Les mauvais élèves « n’ont plus d’échappatoire aujourd’hui », s’est réjoui le député à l’urbanisme à la mairie de Paris, Emmanuel Grégoire, lui aussi très critique de leur modèle social.

– Activité en cours –

En France, l’activité « commerce rapide » est en hausse, explique à l’AFP Emily Mayer, experte en produits de grande consommation à l’IRI, avec un chiffre d’affaires global de 224 millions d’euros sur la période août 2021-juillet 2022, contre 146 millions d’euros de revenus pour l’année civile 2021.

A noter toutefois que sur ces 224 millions d’euros de chiffre d’affaires, 125 sont, selon le spécialiste, réalisés par Frichti, qui livre aussi des repas, mais qui a été racheté par Gorillas en mars dernier.
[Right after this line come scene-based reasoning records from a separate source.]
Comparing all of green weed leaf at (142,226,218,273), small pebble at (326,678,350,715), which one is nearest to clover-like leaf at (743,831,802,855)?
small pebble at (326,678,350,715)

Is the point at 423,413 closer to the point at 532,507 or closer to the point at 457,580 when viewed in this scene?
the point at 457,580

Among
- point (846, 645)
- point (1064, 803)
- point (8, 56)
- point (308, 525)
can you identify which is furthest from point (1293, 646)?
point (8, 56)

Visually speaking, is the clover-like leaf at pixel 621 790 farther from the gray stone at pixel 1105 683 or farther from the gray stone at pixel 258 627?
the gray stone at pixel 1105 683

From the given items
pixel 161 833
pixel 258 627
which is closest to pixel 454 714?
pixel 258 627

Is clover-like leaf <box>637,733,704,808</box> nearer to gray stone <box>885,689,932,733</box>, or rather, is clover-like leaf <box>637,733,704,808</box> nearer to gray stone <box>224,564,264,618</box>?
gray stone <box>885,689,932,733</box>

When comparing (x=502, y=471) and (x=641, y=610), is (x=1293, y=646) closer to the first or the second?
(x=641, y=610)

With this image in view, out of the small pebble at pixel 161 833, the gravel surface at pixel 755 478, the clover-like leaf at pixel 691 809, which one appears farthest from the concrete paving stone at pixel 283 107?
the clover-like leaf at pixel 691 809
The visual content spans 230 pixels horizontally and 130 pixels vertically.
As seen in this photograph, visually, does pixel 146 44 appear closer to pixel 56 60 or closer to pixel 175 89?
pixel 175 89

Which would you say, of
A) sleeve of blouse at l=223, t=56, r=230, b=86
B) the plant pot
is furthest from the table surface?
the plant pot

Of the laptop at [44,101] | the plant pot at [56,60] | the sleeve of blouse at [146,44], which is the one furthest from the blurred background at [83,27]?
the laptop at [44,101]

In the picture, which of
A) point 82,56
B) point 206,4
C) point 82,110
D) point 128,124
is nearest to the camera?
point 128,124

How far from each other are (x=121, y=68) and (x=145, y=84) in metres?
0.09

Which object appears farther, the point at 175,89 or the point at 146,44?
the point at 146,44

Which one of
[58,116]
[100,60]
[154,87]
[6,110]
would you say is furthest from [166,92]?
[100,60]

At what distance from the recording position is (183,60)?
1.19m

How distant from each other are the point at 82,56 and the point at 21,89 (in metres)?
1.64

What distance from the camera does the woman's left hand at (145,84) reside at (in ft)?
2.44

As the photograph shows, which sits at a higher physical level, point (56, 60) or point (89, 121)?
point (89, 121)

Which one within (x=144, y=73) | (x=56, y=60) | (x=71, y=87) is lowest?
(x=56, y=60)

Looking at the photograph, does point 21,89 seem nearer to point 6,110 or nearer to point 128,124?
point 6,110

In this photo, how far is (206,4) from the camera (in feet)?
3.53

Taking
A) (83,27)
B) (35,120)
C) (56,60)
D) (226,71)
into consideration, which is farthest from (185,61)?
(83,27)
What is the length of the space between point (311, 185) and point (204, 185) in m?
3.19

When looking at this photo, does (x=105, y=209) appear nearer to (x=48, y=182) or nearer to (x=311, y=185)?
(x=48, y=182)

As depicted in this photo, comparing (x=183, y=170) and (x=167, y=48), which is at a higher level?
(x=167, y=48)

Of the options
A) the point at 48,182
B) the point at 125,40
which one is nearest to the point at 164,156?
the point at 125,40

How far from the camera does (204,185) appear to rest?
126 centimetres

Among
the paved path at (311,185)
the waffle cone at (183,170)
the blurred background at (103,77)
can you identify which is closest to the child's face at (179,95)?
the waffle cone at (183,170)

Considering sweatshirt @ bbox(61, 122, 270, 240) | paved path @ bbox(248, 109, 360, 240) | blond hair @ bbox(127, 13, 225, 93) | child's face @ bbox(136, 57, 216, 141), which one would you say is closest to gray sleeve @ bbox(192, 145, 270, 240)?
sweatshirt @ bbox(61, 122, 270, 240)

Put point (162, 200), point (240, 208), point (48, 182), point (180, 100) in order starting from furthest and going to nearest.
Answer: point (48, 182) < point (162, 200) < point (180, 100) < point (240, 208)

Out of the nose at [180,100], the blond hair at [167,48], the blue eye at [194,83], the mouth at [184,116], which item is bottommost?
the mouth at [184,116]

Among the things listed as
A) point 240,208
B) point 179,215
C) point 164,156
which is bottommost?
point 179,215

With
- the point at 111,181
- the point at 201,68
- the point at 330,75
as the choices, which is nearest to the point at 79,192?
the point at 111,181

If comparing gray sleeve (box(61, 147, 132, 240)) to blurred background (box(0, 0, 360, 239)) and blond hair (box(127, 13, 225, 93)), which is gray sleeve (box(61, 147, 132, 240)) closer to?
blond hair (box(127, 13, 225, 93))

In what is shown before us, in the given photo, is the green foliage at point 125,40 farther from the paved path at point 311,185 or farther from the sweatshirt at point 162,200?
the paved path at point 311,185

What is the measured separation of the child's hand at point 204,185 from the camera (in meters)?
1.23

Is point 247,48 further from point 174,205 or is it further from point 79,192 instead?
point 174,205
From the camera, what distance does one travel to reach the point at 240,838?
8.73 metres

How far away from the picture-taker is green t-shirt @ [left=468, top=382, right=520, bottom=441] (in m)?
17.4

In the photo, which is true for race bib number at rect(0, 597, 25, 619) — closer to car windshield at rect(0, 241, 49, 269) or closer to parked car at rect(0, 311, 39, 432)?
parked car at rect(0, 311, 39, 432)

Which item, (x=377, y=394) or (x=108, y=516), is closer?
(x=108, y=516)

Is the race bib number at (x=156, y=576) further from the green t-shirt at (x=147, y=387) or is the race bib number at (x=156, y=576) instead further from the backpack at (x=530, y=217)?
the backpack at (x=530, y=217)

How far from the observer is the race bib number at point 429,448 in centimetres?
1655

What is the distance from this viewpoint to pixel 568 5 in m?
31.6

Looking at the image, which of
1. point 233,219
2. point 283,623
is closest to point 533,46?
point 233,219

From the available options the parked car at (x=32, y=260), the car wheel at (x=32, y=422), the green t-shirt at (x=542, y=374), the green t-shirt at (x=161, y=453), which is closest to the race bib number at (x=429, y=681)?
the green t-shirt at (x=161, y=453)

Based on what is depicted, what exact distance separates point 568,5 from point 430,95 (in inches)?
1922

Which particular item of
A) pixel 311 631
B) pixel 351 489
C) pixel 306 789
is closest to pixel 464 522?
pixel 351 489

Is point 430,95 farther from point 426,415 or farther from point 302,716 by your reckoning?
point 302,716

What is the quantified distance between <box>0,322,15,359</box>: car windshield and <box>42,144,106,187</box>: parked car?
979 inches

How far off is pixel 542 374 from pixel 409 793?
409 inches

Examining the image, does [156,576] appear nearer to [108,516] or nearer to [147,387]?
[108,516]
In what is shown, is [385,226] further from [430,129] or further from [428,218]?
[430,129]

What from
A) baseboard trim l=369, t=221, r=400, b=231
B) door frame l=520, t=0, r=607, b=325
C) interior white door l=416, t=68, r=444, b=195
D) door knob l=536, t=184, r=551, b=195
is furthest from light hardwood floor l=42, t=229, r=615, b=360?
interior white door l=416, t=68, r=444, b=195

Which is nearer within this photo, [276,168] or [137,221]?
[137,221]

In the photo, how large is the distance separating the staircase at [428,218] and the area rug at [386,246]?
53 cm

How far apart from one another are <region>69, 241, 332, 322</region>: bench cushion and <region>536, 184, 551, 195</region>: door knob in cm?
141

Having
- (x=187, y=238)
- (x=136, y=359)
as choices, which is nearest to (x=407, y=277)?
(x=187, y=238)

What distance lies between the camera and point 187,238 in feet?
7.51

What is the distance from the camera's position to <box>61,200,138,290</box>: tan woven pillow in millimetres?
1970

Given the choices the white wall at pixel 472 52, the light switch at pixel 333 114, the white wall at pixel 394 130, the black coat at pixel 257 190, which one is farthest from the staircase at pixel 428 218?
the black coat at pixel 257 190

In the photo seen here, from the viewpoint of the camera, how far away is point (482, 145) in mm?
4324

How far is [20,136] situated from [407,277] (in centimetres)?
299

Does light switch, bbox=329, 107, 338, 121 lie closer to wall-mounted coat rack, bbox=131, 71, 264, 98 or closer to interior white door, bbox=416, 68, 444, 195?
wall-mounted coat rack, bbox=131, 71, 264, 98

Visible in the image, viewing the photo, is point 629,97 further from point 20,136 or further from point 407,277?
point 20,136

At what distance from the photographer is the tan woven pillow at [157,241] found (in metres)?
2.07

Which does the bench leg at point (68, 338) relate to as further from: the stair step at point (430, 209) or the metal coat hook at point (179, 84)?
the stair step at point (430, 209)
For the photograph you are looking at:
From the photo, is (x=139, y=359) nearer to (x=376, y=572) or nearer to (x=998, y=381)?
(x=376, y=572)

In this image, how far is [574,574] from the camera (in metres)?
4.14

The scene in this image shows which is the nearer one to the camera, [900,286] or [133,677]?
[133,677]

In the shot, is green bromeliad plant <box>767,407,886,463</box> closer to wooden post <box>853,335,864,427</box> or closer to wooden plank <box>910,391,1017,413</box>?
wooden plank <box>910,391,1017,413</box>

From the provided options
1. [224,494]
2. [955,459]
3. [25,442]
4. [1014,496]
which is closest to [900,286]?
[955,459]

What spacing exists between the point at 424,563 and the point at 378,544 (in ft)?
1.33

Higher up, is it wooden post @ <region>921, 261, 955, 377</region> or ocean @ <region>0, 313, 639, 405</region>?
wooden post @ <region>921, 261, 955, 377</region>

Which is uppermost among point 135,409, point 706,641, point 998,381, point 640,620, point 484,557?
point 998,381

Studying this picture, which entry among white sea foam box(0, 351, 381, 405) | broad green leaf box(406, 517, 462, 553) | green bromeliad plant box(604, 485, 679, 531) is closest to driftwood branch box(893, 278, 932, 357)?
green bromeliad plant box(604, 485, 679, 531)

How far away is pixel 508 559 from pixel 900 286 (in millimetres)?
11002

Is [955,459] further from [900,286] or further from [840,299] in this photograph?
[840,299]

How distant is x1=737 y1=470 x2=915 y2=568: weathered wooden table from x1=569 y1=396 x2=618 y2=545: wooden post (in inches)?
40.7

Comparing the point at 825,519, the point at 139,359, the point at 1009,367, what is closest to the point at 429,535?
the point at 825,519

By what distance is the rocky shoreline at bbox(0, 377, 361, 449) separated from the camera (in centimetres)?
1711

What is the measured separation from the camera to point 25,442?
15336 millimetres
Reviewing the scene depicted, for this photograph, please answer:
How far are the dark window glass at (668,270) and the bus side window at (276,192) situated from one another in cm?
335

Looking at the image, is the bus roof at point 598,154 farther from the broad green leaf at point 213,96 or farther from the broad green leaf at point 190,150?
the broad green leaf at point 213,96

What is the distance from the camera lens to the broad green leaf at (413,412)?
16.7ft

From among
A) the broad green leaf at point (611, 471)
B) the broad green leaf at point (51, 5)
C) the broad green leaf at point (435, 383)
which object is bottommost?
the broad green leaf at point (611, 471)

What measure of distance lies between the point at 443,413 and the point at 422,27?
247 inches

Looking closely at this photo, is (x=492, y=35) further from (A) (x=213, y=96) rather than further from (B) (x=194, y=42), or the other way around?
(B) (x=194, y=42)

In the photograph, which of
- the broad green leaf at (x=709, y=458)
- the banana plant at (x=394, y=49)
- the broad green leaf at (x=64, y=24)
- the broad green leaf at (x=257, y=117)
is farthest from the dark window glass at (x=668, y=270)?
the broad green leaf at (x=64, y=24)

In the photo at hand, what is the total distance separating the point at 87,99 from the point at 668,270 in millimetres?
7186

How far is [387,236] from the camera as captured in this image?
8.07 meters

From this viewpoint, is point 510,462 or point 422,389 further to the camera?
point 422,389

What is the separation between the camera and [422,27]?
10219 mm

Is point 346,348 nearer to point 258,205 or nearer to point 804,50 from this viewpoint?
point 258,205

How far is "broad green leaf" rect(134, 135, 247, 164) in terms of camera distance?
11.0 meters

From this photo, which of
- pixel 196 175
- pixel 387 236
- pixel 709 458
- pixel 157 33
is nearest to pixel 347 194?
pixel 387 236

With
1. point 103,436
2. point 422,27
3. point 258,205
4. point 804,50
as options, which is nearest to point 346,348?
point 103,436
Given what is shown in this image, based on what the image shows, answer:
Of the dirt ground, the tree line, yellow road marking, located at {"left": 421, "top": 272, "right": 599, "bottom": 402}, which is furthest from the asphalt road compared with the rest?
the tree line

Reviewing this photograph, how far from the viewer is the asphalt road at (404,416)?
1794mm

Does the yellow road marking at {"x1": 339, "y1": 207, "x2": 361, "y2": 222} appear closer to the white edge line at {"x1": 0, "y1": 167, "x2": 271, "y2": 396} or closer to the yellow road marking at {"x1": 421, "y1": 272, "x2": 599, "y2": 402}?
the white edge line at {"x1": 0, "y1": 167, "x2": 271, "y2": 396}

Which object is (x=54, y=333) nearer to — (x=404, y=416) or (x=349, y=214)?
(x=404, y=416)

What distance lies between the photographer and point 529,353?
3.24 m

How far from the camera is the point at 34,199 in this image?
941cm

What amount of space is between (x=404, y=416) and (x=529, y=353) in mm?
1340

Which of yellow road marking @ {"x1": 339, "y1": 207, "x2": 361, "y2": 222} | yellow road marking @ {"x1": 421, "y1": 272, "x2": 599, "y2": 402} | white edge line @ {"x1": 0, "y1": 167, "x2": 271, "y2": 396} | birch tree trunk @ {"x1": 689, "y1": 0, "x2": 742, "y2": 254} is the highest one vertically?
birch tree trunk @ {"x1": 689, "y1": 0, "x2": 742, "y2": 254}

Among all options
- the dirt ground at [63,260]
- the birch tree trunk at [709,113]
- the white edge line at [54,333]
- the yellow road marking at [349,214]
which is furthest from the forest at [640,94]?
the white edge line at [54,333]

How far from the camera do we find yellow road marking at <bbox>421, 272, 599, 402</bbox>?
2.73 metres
Le turc Getir a de son côté publié un chiffre d’affaires de 2,4 millions d’euros pour l’année 2021, pour des pertes de 22,5 millions d’euros, comme l’a révélé début août le média spécialisé LSA.

Malgré ces chiffres peu spectaculaires – l’ensemble du secteur vendant en France l’équivalent d’un seul grand hypermarché, estime un autre média spécialisé, Linéaires -, et malgré une nouvelle difficulté à lever des fonds auprès d’investisseurs qui privilégient désormais des activités rentables à plus court terme, les spécialistes sont plutôt optimistes quant à l’existence d’une demande.

Dans un communiqué mardi soir à l’AFP, Gorillas préfère attendre de connaître « le contenu des décrets » et entend « poursuivre les discussions avec le ministère », « avant de prendre toute décision sur une éventuelle évolution de son modèle ».